HOW TO COMPLETE THIS TASK: Leave out the pictures and retype all the entries below exactly.

MATERIAL FOR THIS EXERCISE:
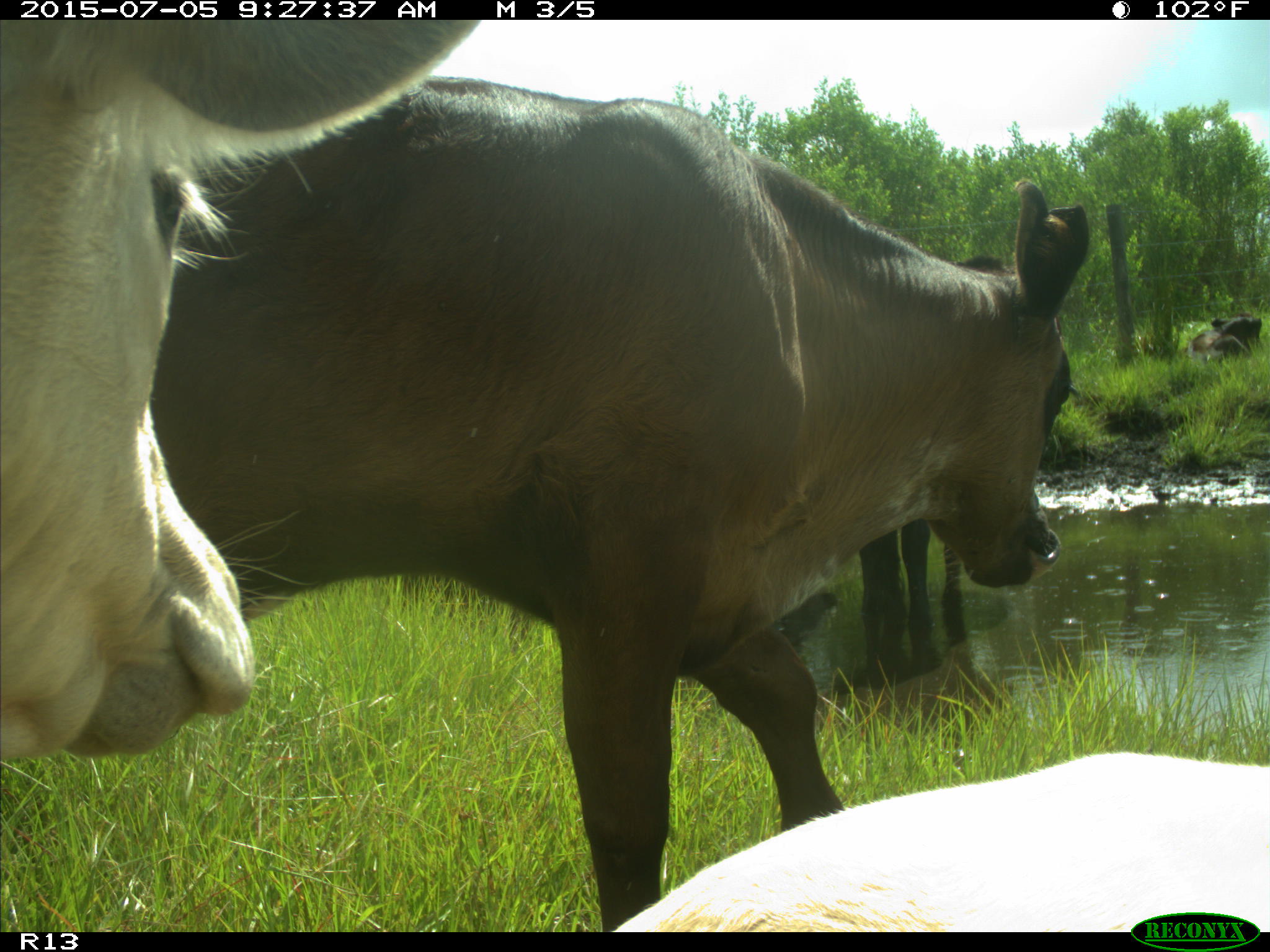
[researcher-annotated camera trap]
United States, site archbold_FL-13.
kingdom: Animalia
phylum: Chordata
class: Mammalia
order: Artiodactyla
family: Bovidae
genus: Bos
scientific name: Bos taurus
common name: domestic cow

COMPLETED TASK:
[researcher-annotated camera trap]
United States, site archbold_FL-13.
kingdom: Animalia
phylum: Chordata
class: Mammalia
order: Artiodactyla
family: Bovidae
genus: Bos
scientific name: Bos taurus
common name: domestic cow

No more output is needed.